DOCUMENT TEXT

Above all, the quantitative assessment of each country’s conservation effort should take into account the surface areas under active protection, which are quantifiable, and secondly take into account the areas under passive protection. Without being strictly measurable, they can, at the least, be assimilated into the classified perimeter and nearby marine area.

4.3 Illusion 3: the regulatory illusion: are the rules meant to be respected?

4.3.1 When the level of protection is associated with the level of regulation

MPAs’ effectiveness is often considered based on the legislative arsenal available to them. For this reason, Horta e Costa et al. [39] rank MPAs depending on the level of their regulatory protection, and qualify as unprotected any zones declared as MPAs when no legislative difference exists within and outside these zones for activities that may have an impact. The level of protection is associated with the level of regulation, making it an indicator that can “unambiguously distinguish the impacts of uses” ([39], p. 192). However, among our case studies, the most regulated MPAs are sometimes those where a culture of illegal harvesting develops, either from lack of monitoring or from the lack of alternatives for very vulnerable populations. More generally, simple observations in situ reveal that, whatever the MPA’s level of institutionalisation, many regulations are not respected: does this render them meaningless? A more detailed analysis shows that managers distinguish between regulations that they insist are respected and regulations that are in place but not pursued in the event of violations, and instead used as a medium to inform, raise awareness or negotiate with those responsible for certain pressures. The reality is, then, more complex that a simple dichotomy between MPAs that are effective because based on regulations and MPAs that are not.

RECORDED DATA
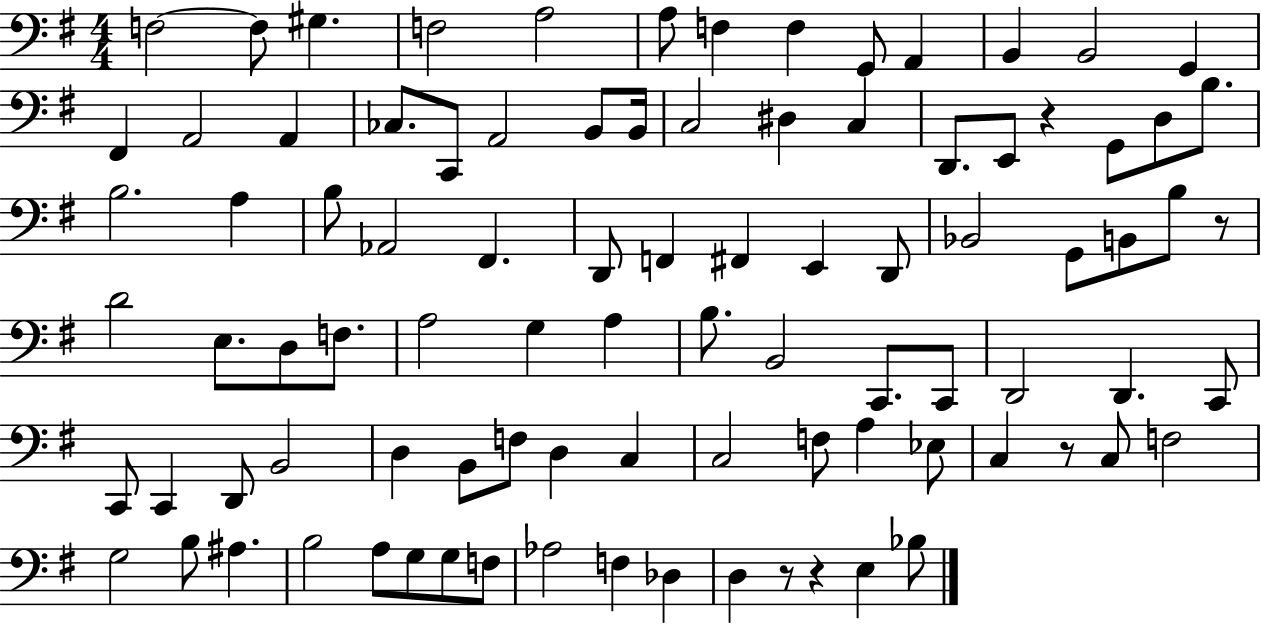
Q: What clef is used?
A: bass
...
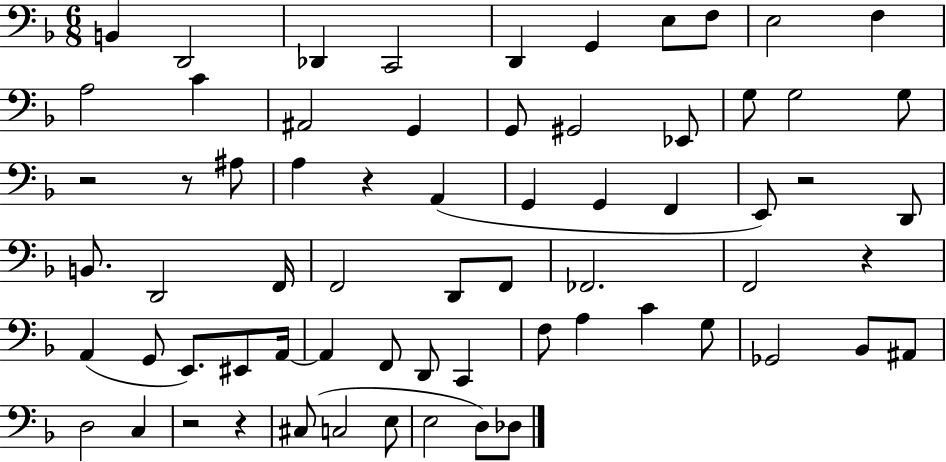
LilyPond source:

INSTRUCTION 1
In the text on marine protected areas, swap "passive protection" for "indirect protection" and write out the passage from "Above all, the" up to and including "to be respected?".
INSTRUCTION 2
In the text on marine protected areas, what do Horta e Costa et al. call zones declared as MPAs when no legislative difference exists within and outside them for activities that may have an impact?
You won't need the lines placed after the text.

FULL RESPONSE 1
Above all, the quantitative assessment of each country’s conservation effort should take into account the surface areas under active protection, which are quantifiable, and secondly take into account the areas under indirect protection. Without being strictly measurable, they can, at the least, be assimilated into the classified perimeter and nearby marine area.

4.3 Illusion 3: the regulatory illusion: are the rules meant to be respected?

FULL RESPONSE 2
They call them unprotected.